**SELECTION**
====
Gluttony (, derived from the Latin gluttire meaning "to gulp down or swallow") means over-indulgence and over-consumption of food, drink, alcohol and other recreational drugs, or wealth items, particularly as status symbols. 

In Christianity, it is considered a sin if the excessive desire for food causes it to be withheld from the needy. Some Christian denominations consider gluttony one of the seven deadly sins.

Etymology 
In Deut 21:20 and Proverbs 23:21, it is זלל. The Gesenius Entry (lower left word) has indications of "squandering" and "profligacy" (waste).

In Matthew 11:19 and Luke 7:34, it is φαγος ("" transliterated character for character), The LSJ Entry is tiny, and only refers to one external source, Zenobius Paroemiographus 1.73. The word could mean merely "an eater", since φαγω means "eat"

In religion

Judaism 
Rambam, for example, prohibits excessive eating and drinking in Hilchot De'ot (e.g., halachot 1:4, 3:2, 5:1). The Chofetz Chaim (Yisrael Meir Kagan) prohibits gluttony on the basis of Leviticus 19:26, in Sefer Ha-Mitzvot Ha-Katzar (Prohibition #106).
====
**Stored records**
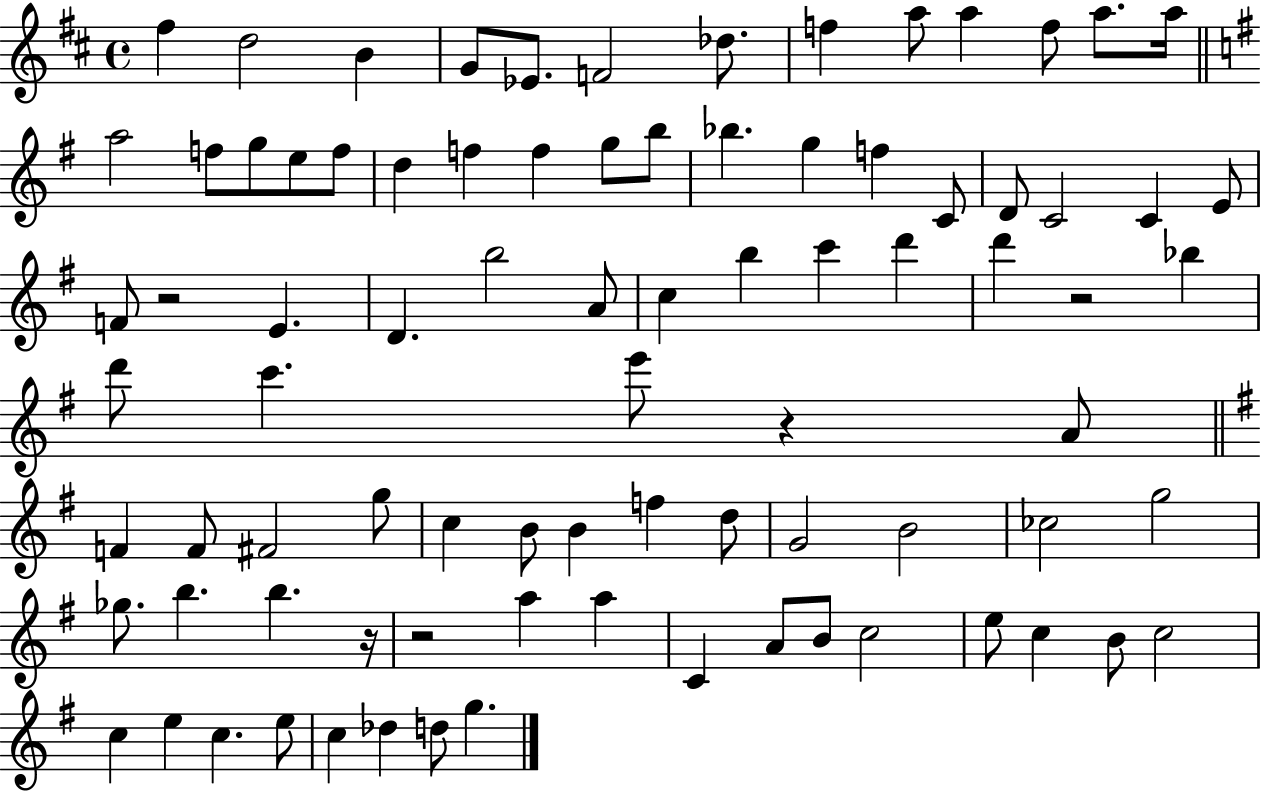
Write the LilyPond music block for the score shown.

{
  \clef treble
  \time 4/4
  \defaultTimeSignature
  \key d \major
  fis''4 d''2 b'4 | g'8 ees'8. f'2 des''8. | f''4 a''8 a''4 f''8 a''8. a''16 | \bar "||" \break \key g \major a''2 f''8 g''8 e''8 f''8 | d''4 f''4 f''4 g''8 b''8 | bes''4. g''4 f''4 c'8 | d'8 c'2 c'4 e'8 | \break f'8 r2 e'4. | d'4. b''2 a'8 | c''4 b''4 c'''4 d'''4 | d'''4 r2 bes''4 | \break d'''8 c'''4. e'''8 r4 a'8 | \bar "||" \break \key g \major f'4 f'8 fis'2 g''8 | c''4 b'8 b'4 f''4 d''8 | g'2 b'2 | ces''2 g''2 | \break ges''8. b''4. b''4. r16 | r2 a''4 a''4 | c'4 a'8 b'8 c''2 | e''8 c''4 b'8 c''2 | \break c''4 e''4 c''4. e''8 | c''4 des''4 d''8 g''4. | \bar "|."
}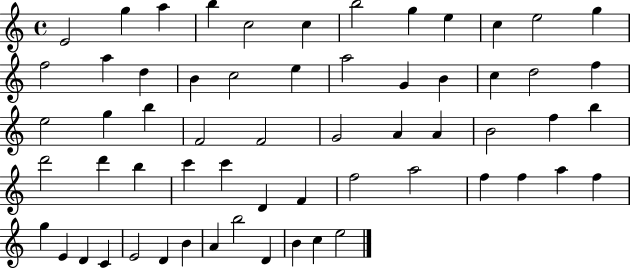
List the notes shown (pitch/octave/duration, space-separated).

E4/h G5/q A5/q B5/q C5/h C5/q B5/h G5/q E5/q C5/q E5/h G5/q F5/h A5/q D5/q B4/q C5/h E5/q A5/h G4/q B4/q C5/q D5/h F5/q E5/h G5/q B5/q F4/h F4/h G4/h A4/q A4/q B4/h F5/q B5/q D6/h D6/q B5/q C6/q C6/q D4/q F4/q F5/h A5/h F5/q F5/q A5/q F5/q G5/q E4/q D4/q C4/q E4/h D4/q B4/q A4/q B5/h D4/q B4/q C5/q E5/h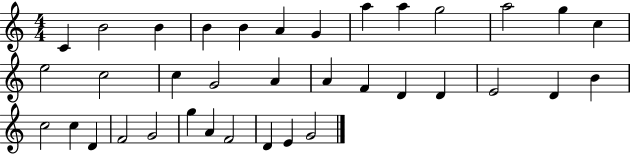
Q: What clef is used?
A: treble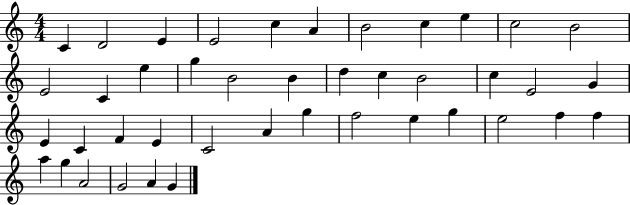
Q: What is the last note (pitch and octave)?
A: G4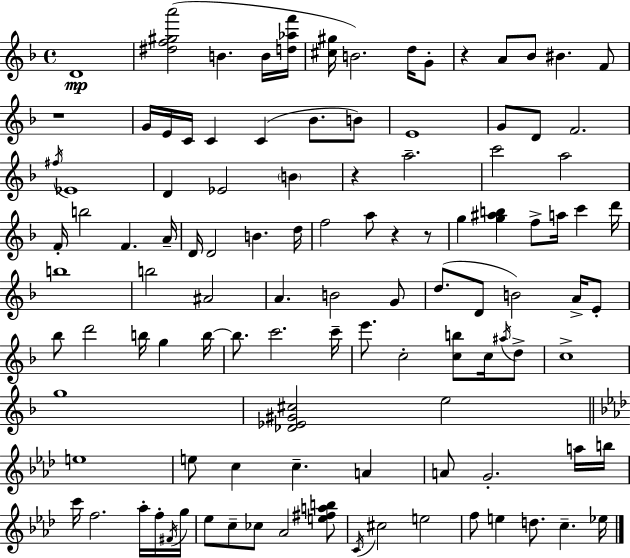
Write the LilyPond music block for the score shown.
====
**WHAT YOU WILL DO**
Reproduce the gluttony text from "Gluttony (, derived" up to and including "seven deadly sins.", changing "status symbols" to "marks of rank". The records have no connection to the text about gluttony.

**EXERCISE OUTPUT**
Gluttony (, derived from the Latin gluttire meaning "to gulp down or swallow") means over-indulgence and over-consumption of food, drink, alcohol and other recreational drugs, or wealth items, particularly as marks of rank. 

In Christianity, it is considered a sin if the excessive desire for food causes it to be withheld from the needy. Some Christian denominations consider gluttony one of the seven deadly sins.